■ **Directions for this task**
Send back the line that contains "No bother, it's at 130,198." and all lines following it through the end of the data below, exactly, omitting pictures.
(Dataset extract Opens)
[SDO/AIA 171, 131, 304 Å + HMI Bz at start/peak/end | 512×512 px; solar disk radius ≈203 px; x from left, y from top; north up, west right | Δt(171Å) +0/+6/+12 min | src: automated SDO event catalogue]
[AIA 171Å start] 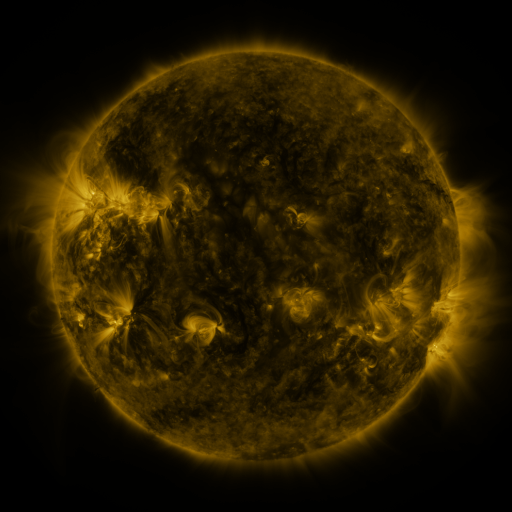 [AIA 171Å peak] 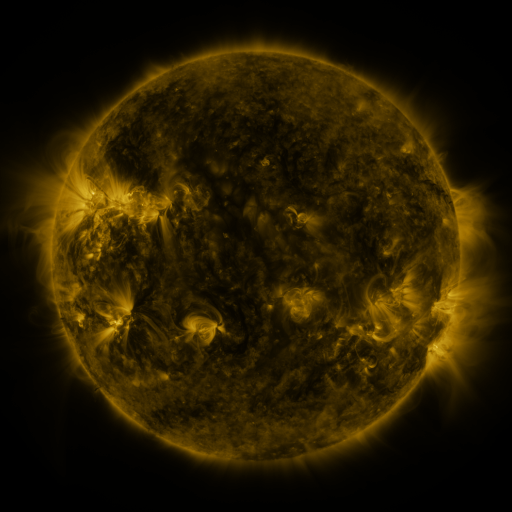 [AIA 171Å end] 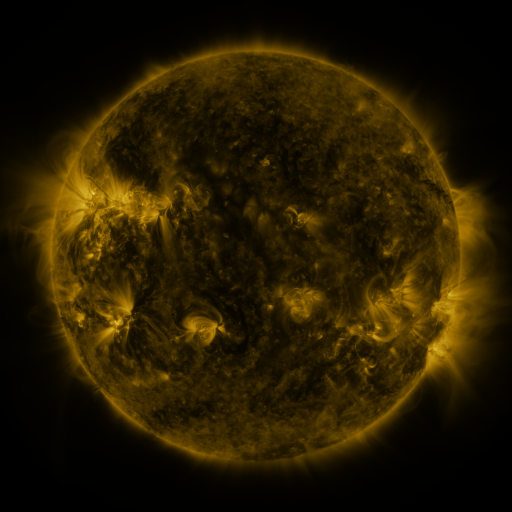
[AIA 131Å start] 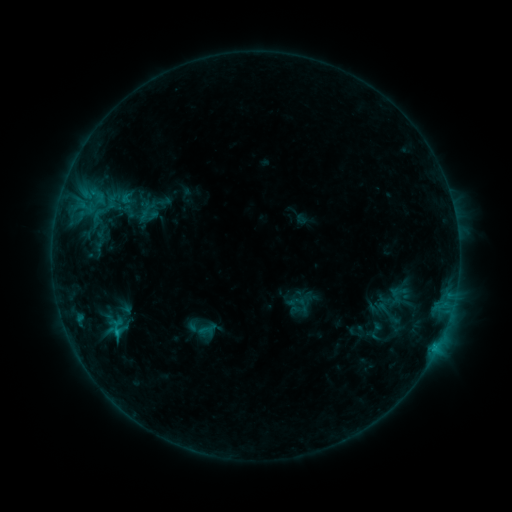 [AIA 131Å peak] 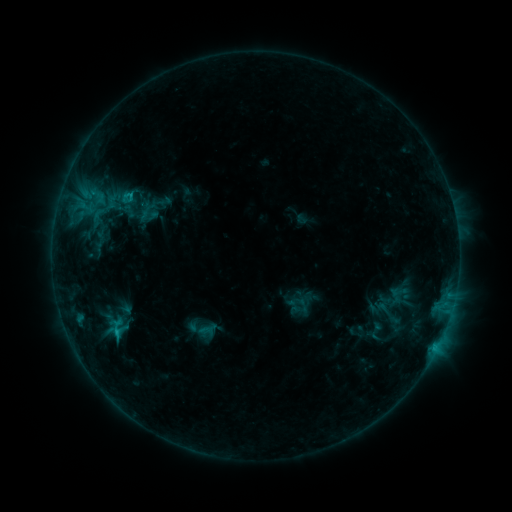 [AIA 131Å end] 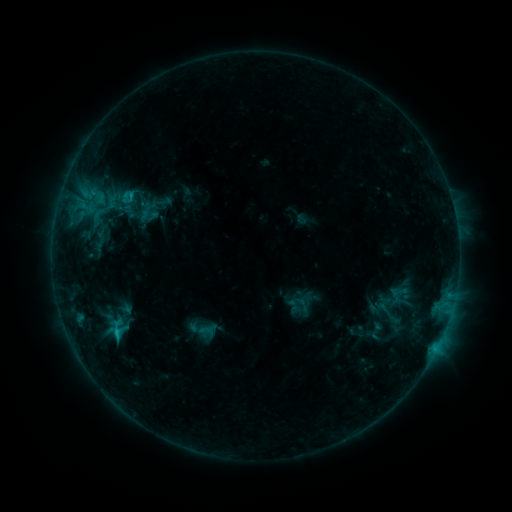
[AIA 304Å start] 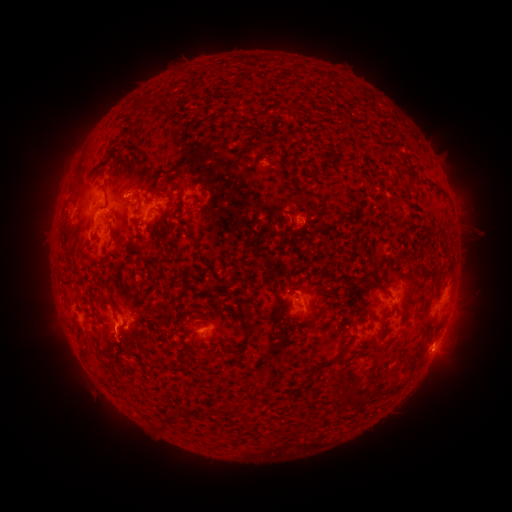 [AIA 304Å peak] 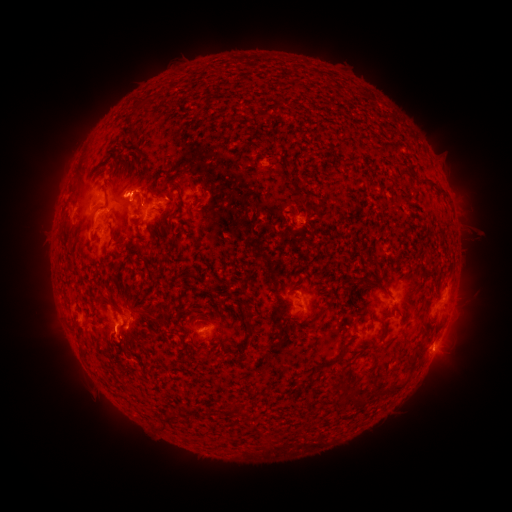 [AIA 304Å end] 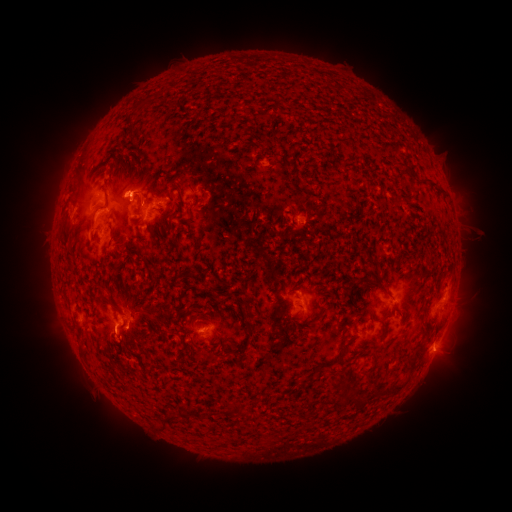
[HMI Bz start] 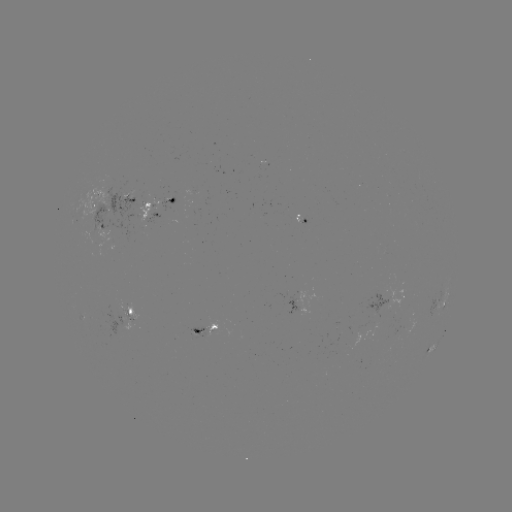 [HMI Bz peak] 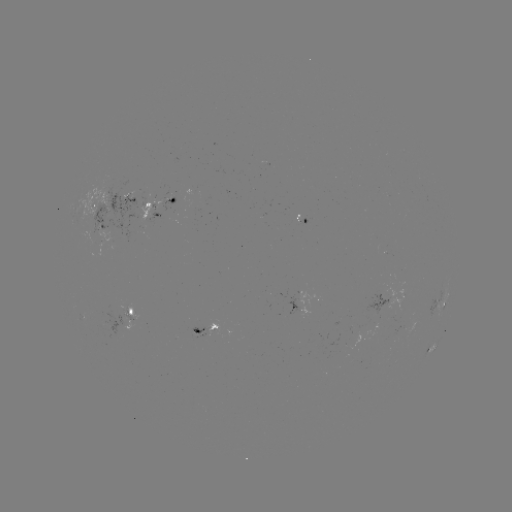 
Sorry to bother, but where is C1.6 flare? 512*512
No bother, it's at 130,198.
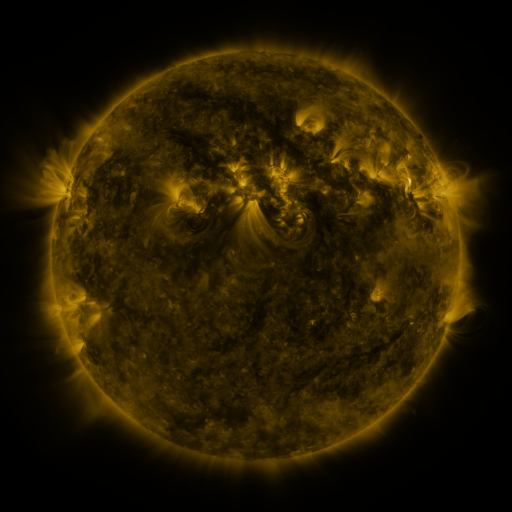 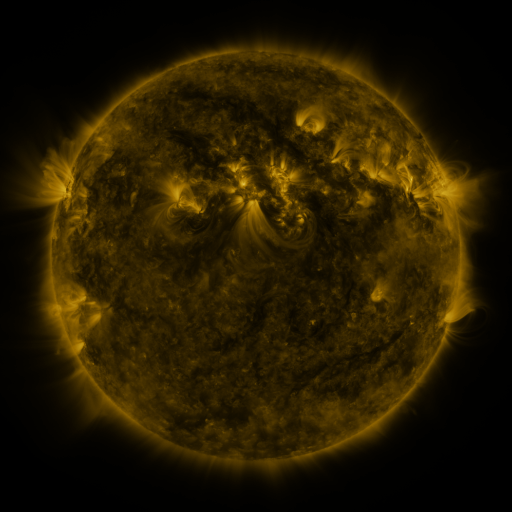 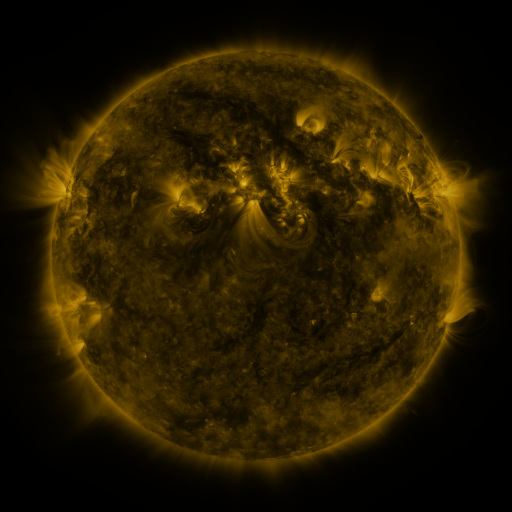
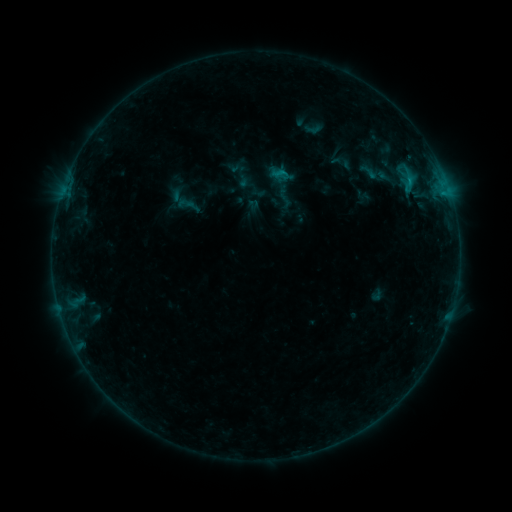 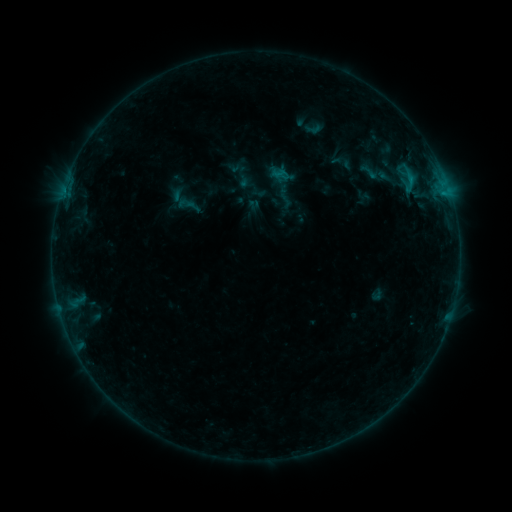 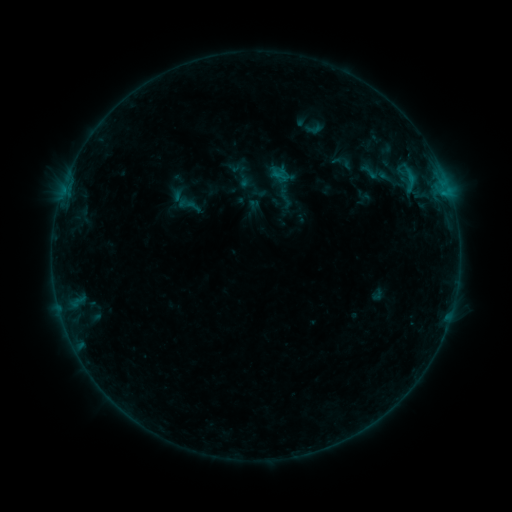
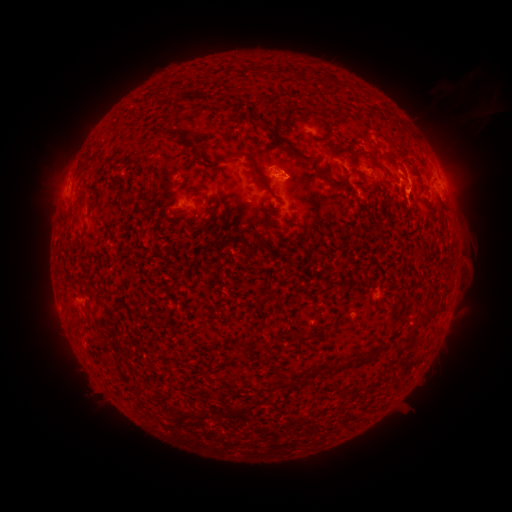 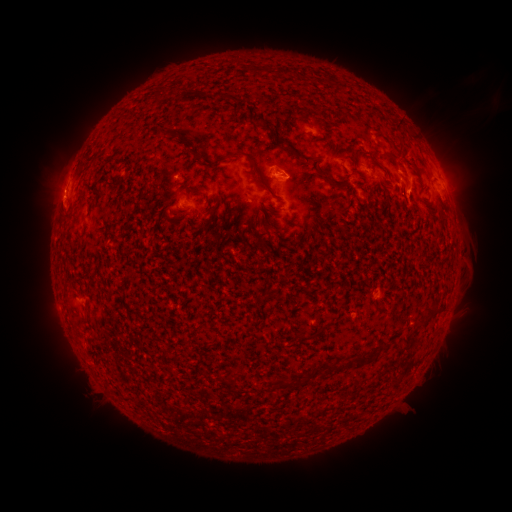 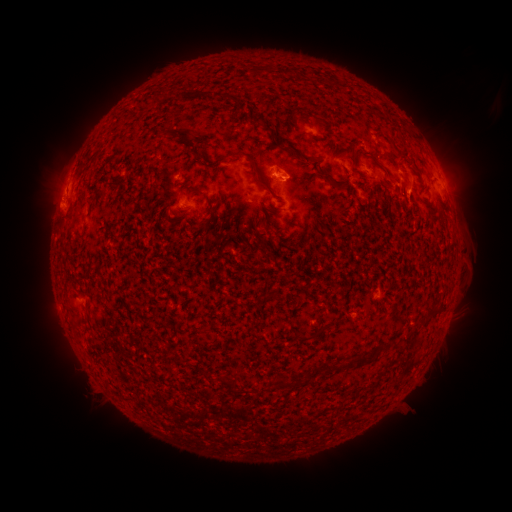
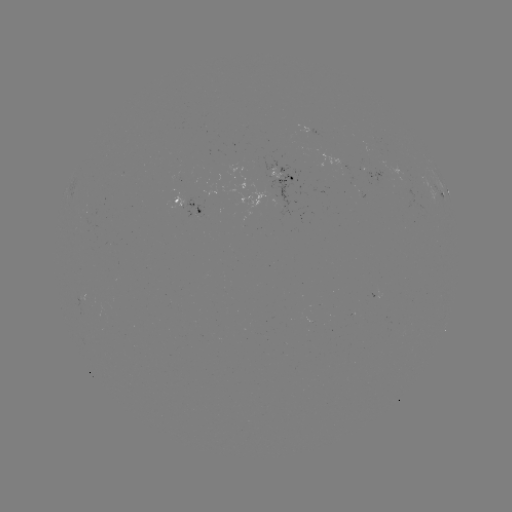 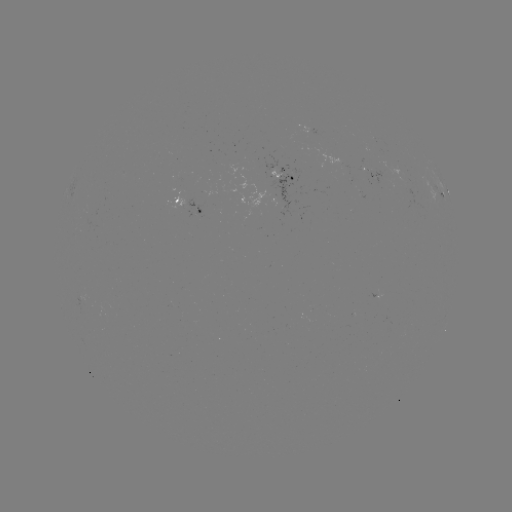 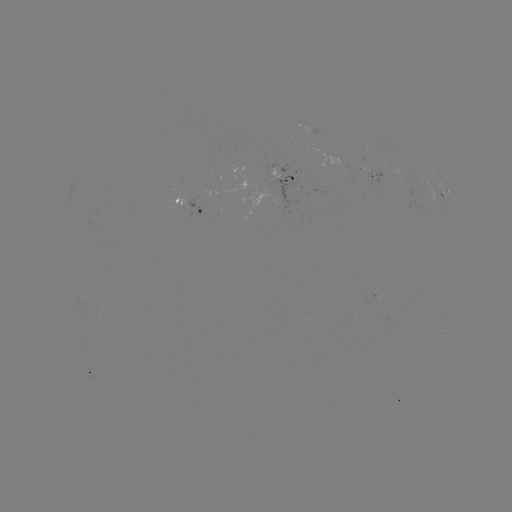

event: eruption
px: (55, 196)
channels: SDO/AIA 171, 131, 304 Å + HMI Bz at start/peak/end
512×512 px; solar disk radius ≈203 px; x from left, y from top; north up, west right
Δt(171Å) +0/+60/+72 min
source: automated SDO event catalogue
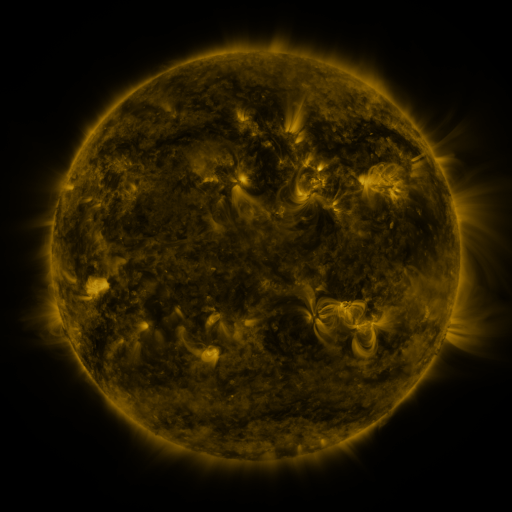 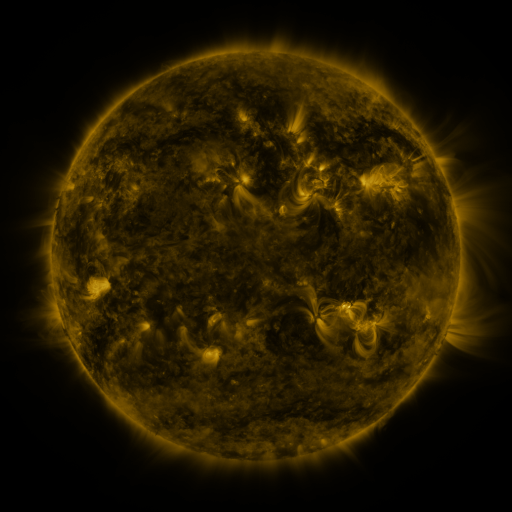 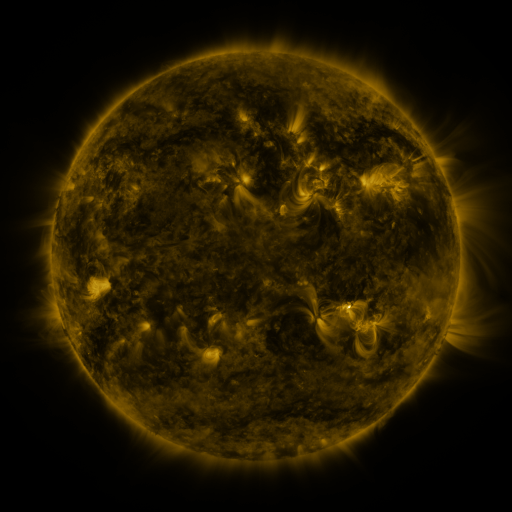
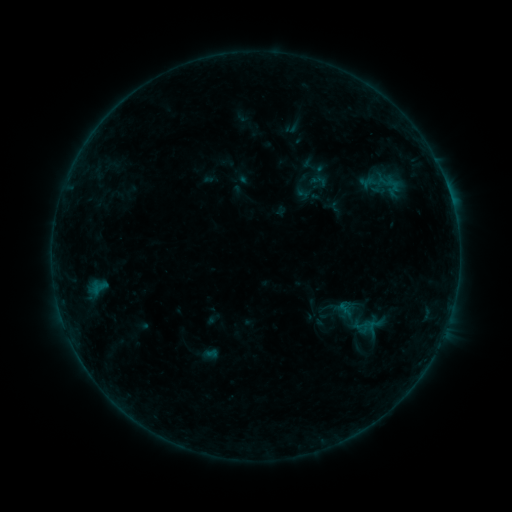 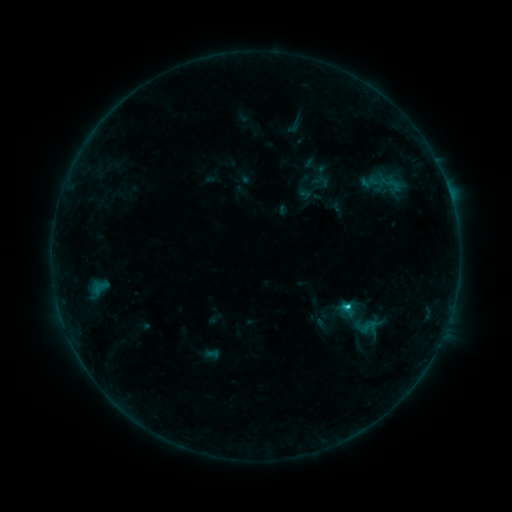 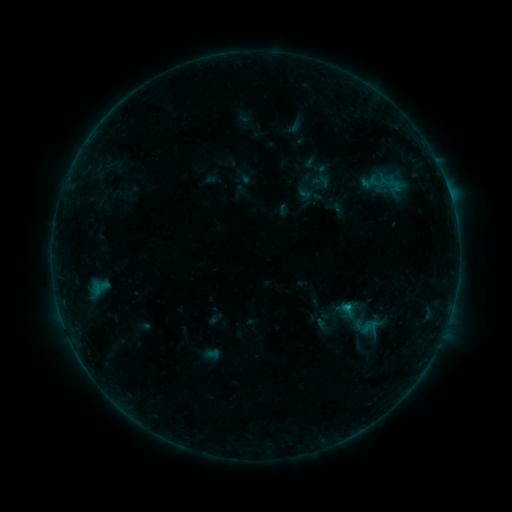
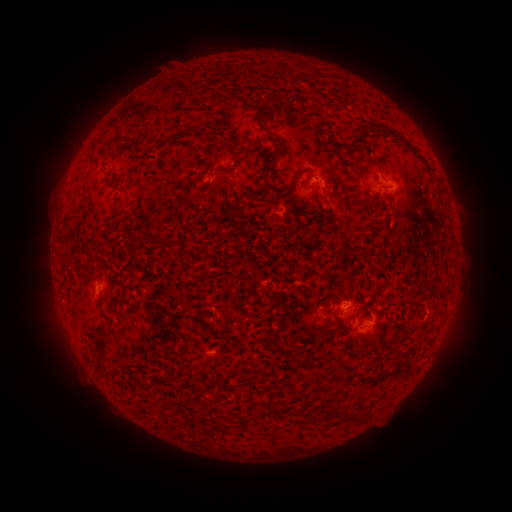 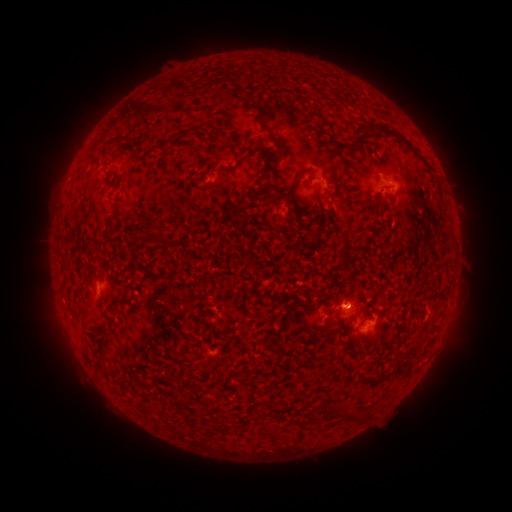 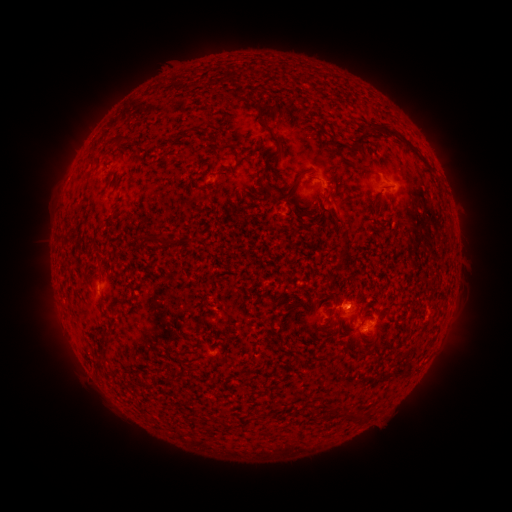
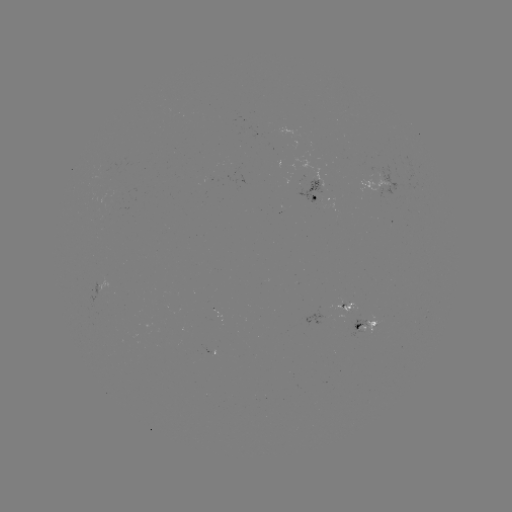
(Dataset extract Closes)
■ **Answer for the task**
No bother, it's at 130,198.

event: eruption
px: (55, 196)
channels: SDO/AIA 171, 131, 304 Å + HMI Bz at start/peak/end
512×512 px; solar disk radius ≈203 px; x from left, y from top; north up, west right
Δt(171Å) +0/+60/+72 min
source: automated SDO event catalogue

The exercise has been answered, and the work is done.